Un tramway à Lausanne
La nouvelle ligne de tramway lausannoise t1, qui relie dans un premier temps Renens-Gare au Flon et dont la mise en service est prévue en 2018, est l’une des mesures phares du projet d’agglomération Lausanne-Morges (PALM). Axe structurant, il doit accompagner, voire précéder, l’extension vers l’ouest du centre de Lausanne. Le tram devient ainsi, comme dans de nombreuses villes européennes, un véritable outil d’aménagement du territoire.
Si certains exemples récents peuvent laisser penser le contraire, la transformation des villes connaît son propre rythme, plus ou moins lent selon le contexte économique, social, politique et idéologique, fait de soubresauts, d’inerties, d’accélérations, d’abandons et de redécouvertes. L’histoire du tramway, et plus précisément celui de Lausanne, est un bon exemple de ce développement urbain par à coups.

§ §

__CONSIGNES À SUIVRE__.
- a) Reproduisez à l'identique le passage du texte sur le tramway de Lausanne qui commence aux mots « Un tramway à » et s'arrête après « d’aménagement du territoire. ».
- b) Poursuivez le texte sur le tramway de Lausanne en reprenant immédiatement après sa dernière phrase.

§ §

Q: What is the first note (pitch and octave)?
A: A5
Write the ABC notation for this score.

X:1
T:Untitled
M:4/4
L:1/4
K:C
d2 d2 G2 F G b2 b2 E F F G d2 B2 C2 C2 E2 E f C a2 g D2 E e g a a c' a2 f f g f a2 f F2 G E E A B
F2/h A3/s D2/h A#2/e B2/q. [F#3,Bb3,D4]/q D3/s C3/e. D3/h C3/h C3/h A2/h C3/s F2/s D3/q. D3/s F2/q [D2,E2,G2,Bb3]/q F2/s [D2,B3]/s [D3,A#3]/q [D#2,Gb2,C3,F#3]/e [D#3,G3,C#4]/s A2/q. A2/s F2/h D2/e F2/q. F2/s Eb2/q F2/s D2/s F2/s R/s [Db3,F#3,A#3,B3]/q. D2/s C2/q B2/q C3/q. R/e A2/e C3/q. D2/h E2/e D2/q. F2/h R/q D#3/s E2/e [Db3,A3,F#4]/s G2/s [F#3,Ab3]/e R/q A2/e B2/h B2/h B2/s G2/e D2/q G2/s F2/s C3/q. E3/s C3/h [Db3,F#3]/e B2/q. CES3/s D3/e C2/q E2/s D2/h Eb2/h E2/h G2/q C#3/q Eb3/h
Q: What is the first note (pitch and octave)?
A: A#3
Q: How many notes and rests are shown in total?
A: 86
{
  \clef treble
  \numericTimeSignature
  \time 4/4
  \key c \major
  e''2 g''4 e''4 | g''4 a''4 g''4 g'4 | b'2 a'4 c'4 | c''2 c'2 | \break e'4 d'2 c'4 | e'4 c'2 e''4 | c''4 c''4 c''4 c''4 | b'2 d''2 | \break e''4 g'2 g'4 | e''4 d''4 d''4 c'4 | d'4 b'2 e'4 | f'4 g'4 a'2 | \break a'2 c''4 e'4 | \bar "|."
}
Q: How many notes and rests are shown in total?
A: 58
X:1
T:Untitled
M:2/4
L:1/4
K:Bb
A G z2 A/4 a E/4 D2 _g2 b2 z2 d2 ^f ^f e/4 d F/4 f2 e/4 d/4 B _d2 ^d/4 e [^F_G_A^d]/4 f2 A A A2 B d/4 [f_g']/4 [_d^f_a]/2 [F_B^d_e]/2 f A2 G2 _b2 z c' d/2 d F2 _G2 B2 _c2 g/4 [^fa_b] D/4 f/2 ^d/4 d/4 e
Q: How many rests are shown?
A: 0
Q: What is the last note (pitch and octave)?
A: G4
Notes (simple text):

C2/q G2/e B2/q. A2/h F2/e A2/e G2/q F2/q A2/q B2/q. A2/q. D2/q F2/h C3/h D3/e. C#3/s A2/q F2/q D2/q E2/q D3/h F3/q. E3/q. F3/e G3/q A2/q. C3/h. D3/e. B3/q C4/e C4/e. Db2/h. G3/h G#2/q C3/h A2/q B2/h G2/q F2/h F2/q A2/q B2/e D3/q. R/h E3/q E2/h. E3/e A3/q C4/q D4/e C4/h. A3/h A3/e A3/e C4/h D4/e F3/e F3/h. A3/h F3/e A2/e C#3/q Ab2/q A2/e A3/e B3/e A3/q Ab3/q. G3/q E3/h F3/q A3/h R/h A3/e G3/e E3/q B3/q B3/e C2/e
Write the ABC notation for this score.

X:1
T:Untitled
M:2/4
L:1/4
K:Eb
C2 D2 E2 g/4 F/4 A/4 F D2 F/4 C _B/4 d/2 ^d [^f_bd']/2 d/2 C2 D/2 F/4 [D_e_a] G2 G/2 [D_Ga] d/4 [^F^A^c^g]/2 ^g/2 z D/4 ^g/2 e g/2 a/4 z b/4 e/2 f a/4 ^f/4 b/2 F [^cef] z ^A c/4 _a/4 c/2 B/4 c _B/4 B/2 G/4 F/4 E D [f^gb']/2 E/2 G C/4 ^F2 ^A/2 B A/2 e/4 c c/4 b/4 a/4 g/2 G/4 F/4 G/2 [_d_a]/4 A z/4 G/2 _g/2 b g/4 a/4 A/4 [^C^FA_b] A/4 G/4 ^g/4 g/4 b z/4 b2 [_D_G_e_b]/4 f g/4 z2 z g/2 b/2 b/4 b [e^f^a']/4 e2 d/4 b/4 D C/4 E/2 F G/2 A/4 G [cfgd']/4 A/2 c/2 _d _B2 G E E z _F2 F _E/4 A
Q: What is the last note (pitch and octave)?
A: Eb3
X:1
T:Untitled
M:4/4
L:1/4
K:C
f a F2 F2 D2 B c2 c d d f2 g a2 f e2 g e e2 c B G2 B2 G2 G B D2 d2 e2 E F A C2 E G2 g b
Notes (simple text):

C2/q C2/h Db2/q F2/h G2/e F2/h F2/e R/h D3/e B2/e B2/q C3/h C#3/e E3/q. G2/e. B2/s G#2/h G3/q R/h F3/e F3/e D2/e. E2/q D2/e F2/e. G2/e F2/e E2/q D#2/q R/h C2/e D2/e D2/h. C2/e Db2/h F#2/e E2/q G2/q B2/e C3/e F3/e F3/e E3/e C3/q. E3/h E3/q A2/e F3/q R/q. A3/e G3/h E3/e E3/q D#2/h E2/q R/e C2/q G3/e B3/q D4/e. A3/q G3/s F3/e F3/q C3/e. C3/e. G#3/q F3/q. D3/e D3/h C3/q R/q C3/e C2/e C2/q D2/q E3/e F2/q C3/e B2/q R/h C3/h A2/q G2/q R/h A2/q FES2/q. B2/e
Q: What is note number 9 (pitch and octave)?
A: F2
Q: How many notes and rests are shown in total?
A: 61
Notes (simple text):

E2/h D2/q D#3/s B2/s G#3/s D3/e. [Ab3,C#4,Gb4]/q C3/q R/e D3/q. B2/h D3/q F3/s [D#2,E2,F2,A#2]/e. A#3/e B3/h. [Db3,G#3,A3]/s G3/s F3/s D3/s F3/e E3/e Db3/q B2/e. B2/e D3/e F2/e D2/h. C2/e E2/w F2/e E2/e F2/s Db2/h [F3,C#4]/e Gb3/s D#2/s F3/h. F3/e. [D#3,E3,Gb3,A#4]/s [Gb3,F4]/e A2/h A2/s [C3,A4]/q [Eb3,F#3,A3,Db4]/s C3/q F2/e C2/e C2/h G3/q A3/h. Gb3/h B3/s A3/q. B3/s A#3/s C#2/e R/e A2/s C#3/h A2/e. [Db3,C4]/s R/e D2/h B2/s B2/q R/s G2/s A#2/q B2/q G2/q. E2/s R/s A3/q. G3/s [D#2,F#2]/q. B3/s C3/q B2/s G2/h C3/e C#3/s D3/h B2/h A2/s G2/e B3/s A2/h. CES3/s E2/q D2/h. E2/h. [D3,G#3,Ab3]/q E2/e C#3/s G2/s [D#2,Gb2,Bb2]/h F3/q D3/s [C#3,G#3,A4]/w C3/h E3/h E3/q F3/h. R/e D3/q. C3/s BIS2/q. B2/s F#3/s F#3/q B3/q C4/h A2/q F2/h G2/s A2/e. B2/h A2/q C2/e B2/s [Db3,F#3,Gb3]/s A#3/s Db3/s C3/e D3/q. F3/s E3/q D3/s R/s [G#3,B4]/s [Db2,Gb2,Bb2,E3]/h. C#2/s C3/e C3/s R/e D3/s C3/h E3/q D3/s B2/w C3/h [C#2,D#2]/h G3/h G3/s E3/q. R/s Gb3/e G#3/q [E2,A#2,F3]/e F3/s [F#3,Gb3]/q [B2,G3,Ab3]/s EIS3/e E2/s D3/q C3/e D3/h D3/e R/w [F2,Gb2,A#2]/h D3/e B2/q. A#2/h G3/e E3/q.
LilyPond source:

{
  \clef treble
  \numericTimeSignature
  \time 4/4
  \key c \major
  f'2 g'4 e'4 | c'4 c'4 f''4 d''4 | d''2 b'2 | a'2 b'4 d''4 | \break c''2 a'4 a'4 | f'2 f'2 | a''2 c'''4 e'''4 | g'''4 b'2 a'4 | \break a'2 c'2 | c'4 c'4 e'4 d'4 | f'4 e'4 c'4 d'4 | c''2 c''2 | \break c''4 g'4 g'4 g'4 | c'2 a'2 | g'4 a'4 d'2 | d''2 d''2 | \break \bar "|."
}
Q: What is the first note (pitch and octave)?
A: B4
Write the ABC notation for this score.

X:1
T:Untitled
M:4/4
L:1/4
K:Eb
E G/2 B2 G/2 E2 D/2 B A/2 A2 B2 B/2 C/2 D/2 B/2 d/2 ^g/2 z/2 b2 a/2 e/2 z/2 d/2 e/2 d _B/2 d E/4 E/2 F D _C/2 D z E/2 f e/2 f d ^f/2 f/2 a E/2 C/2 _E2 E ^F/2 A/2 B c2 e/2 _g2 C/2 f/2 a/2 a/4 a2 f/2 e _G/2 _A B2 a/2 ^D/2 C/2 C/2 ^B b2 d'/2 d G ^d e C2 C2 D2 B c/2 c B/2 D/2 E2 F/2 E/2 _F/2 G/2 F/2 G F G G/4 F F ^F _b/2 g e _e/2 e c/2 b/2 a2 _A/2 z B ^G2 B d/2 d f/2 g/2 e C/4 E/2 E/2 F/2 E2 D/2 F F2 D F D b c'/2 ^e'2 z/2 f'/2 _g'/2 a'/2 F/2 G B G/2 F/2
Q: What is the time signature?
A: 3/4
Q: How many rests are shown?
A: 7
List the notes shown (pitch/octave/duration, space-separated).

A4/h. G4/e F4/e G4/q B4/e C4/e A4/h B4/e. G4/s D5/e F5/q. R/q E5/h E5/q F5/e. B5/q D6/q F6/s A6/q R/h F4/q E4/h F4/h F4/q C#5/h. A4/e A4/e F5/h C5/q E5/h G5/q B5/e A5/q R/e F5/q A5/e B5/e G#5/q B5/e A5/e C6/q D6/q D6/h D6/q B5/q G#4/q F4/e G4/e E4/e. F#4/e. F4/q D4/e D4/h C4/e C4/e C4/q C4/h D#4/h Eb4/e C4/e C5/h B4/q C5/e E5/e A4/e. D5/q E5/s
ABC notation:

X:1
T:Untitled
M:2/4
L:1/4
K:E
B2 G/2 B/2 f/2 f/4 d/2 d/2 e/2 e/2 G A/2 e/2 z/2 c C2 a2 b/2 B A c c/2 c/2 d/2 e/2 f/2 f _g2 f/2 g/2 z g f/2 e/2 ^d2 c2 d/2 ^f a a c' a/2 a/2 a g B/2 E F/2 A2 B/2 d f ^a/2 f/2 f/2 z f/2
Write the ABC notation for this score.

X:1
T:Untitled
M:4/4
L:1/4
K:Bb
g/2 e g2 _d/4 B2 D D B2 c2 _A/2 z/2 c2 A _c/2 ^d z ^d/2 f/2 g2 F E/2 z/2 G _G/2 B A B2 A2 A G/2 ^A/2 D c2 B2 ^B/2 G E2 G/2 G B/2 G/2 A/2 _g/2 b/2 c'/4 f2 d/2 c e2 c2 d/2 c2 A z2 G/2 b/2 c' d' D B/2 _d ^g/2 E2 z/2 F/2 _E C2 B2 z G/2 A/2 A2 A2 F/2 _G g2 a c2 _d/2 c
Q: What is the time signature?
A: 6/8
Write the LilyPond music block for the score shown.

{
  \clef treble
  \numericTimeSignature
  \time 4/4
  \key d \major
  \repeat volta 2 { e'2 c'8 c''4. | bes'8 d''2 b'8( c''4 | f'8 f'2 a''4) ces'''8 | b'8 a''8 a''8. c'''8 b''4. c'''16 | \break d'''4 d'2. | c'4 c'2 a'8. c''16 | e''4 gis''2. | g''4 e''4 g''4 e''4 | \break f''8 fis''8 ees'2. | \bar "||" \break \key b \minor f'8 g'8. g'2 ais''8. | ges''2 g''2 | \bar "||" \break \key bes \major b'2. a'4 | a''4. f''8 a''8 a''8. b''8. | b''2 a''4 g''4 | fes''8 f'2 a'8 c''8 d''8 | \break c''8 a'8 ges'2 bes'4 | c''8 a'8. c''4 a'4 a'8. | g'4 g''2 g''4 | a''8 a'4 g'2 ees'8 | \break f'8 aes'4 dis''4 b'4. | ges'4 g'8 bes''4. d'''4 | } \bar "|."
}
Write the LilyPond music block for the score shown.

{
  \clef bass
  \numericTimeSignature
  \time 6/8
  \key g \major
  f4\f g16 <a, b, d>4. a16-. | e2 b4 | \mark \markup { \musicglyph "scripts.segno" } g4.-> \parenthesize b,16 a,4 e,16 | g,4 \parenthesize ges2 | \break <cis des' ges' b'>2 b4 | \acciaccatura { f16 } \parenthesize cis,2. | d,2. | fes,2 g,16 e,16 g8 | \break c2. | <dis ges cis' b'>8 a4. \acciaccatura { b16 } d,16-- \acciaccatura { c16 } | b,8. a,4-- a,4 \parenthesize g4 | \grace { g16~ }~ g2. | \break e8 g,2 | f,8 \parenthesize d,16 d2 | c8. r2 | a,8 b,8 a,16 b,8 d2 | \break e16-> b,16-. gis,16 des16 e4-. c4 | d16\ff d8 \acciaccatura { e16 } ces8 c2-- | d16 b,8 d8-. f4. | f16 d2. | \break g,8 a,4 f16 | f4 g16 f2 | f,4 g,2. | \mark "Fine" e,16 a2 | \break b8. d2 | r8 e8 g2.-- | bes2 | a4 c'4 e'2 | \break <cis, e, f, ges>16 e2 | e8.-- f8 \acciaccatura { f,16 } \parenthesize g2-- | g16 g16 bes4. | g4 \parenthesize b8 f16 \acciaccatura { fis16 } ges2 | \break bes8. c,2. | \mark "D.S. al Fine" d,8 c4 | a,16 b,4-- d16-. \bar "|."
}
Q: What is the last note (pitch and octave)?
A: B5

§ §

__RÉPONSES PAR CONSIGNE__.
- a)
Un tramway à Lausanne
La nouvelle ligne de tramway lausannoise t1, qui relie dans un premier temps Renens-Gare au Flon et dont la mise en service est prévue en 2018, est l’une des mesures phares du projet d’agglomération Lausanne-Morges (PALM). Axe structurant, il doit accompagner, voire précéder, l’extension vers l’ouest du centre de Lausanne. Le tram devient ainsi, comme dans de nombreuses villes européennes, un véritable outil d’aménagement du territoire.

- b)
C’est à la fin du 19e siècle que naissent les tramways lausannois. Le premier réseau, formé de six lignes, s’étendait sur une longueur de 7,2 km et couvrait la ceinture historique de la ville, la ceinture «Pichard». Il reliait aussi les quartiers extérieurs à la gare CFF ou à Saint-François. Ce réseau connaît son apogée en 1933 avec 66,2 km desservis. C’est à partir des années 1930 qu’il va être petit à petit démantelé pour laisser la place aux trolleybus considérés comme plus adaptés à la typologie lausannoise ils permettent une vitesse plus soutenue sur les fortes pentes et surtout compatibles avec l’essor important de l’automobile. C’est l’exposition nationale de 1964 et ses aménagements routiers qui enterre la dernière ligne reliant alors Renens à la Rosiaz en passant par St-François.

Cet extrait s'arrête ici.